Issue with c-foreach-restart on Cassandra version 3.11.11
Closed, DuplicatePublic

Description

I've attempted to run the sre.cassandra.roll-restart cookbook to perform a rolling restart of the aqs_next Cassandra cluster.

This cookbook fails, displaying an error message from c-foreach-restart as shown.

===== NODE GROUP =====
(1) aqs1010.eqiad.wmnet
----- OUTPUT of 'c-foreach-restart -d 10 -a 20 -r 12' -----
2022-06-08 09:46:57,533 INFO     [a] Disabling client ports...
nodetool: Failed to connect to 'localhost:7189' - URISyntaxException: 'Malformed IPv6 address at index 7: rmi://[localhost]:7189'.
Traceback (most recent call last):
  File "/usr/bin/c-foreach-restart", line 60, in <module>
    main()
  File "/usr/bin/c-foreach-restart", line 29, in main
    post_shutdown=args.execute_post_shutdown
  File "/usr/share/cassandra-tools-wmf/cassandra/tools/instances.py", line 59, in restart
    self.nodetool.run("disablebinary")
  File "/usr/share/cassandra-tools-wmf/cassandra/tools/nodetool.py", line 37, in run
    retcode)
cassandra.tools.nodetool.NodetoolCommandException: nodetool command returned exit code 1
================

This does not happen if I use the cookbook on the older aqs hosts, which are running an older version of cassandra. i.e.

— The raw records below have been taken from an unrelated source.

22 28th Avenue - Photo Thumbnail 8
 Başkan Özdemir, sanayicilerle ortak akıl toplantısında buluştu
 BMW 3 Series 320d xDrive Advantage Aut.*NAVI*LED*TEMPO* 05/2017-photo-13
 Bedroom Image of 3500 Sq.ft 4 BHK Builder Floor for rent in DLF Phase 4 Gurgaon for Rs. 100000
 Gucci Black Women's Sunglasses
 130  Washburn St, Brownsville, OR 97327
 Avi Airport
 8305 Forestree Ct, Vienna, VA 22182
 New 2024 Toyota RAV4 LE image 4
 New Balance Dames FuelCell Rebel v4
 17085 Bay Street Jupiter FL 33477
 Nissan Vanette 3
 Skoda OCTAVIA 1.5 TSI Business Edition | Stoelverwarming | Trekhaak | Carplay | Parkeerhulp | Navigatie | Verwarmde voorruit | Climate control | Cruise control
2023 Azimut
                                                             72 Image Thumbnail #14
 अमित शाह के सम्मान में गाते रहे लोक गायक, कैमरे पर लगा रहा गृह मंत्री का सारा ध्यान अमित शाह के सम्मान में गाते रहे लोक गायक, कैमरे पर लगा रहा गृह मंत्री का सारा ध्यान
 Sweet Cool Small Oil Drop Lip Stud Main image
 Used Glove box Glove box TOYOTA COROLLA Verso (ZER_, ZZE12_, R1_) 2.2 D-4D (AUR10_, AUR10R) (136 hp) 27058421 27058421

sudo cookbook -d sre.cassandra.roll-restart -r T309526 --query aqs100*

This leads me to believe that it is a problem that has arisen with the latest version of cassandra only.

Event Timeline

Based on the mention of nodetool in the error log it's quite likely to be related to https://phabricator.wikimedia.org/T309736.

Based on the mention of nodetool in the error log it's quite likely to be related to https://phabricator.wikimedia.org/T309736.

Right, it's actually a newer version of the JVM causing this (stricter JNDI url parsing). I've queued up 3.11.13 which contains a fix for this (see: r803903).

T309736 has a work-around that might help in the interim.

Ah, thanks @Eevans - I thought you'd have a handle on it. Fee free to merge this ticket in as a duplicate if it makes sense.